Recognizing when you are experiencing a decline in your mental health can be difficult. A bruised, bleeding and throbbing knee will send you running to the medicine cabinet for a bandage and a pain reliever. This is your body’s way of flashing neon lights and screaming that something is wrong. The signs of injury to our mental health are much more subtle and can also build over a longer period of time.

There is also the stigma that still exists around mental health. When faced with the happy highlight reels on social media and the persistence of society to ignore the importance of mental health, speaking up when you have a problem may be uncomfortable or embarrassing for some people.   

 

Tips to Improve Daily Mental Health 

Making your mental health a priority is the best way to help prevent a problem before it starts or get treatment when you need it because you’ll be able to recognize when something is wrong. You’re always going to have ups and downs emotionally, and that’s okay and normal. 

However, there’s only so much stress a person can mentally handle before experiencing a decline that does not go away. Even with the limitations the COVID-19 pandemic presents, you still have many ways of keeping your mental well-being a priority.

1. Exercise

Time and motivation are two barriers to this excellent way to keep your mental health in top form. The benefits of exercise extend well beyond the physical, making this one of the most important ways to stay healthy. Exercise helps your brain release endorphins, which are hormones that create a pleasurable feeling, minimize pain sensations and promote healing. 

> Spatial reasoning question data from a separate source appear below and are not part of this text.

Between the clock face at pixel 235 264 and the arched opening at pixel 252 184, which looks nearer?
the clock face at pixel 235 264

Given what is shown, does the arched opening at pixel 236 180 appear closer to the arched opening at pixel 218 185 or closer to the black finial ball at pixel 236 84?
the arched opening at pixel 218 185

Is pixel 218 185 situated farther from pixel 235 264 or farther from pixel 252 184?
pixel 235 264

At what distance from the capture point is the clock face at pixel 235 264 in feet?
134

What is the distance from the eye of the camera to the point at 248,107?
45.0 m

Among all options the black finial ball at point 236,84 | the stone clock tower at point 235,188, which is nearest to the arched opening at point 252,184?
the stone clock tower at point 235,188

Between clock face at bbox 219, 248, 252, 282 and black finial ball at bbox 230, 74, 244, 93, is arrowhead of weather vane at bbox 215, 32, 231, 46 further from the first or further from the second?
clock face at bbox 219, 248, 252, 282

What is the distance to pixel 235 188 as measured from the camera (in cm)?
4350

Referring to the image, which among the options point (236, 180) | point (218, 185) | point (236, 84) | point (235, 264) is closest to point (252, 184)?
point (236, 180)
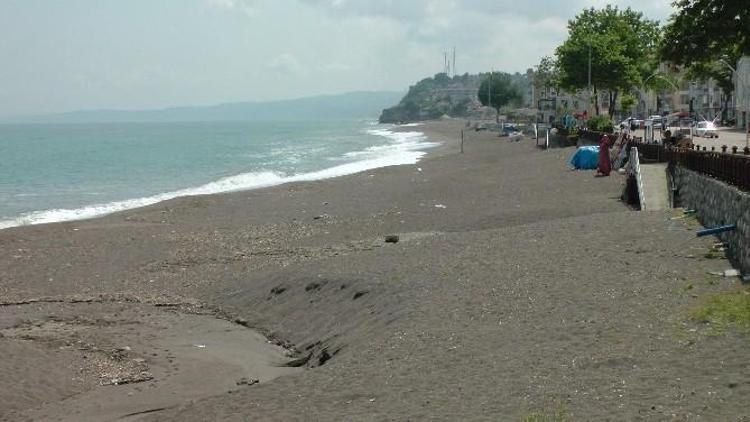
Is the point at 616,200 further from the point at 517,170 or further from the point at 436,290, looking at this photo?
the point at 517,170

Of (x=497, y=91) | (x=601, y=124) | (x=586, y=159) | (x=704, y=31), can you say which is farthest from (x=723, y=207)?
(x=497, y=91)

Your exercise routine doesn’t have to be similar to intense training for a triathlon. Find something you love – gardening, walking the dog, a dance class, yoga – and mix it up! When you like a physical activity, finding your motivation will be much easier. During the pandemic, many classes are offered in an online format, so you can stay safe at home while exercising.

If lack of motivation is still hard to overcome, start with just a small amount and add a little each day. Getting started is the hard part, but once you get going and start to feel better, getting exercise will become a healthy habit you enjoy. 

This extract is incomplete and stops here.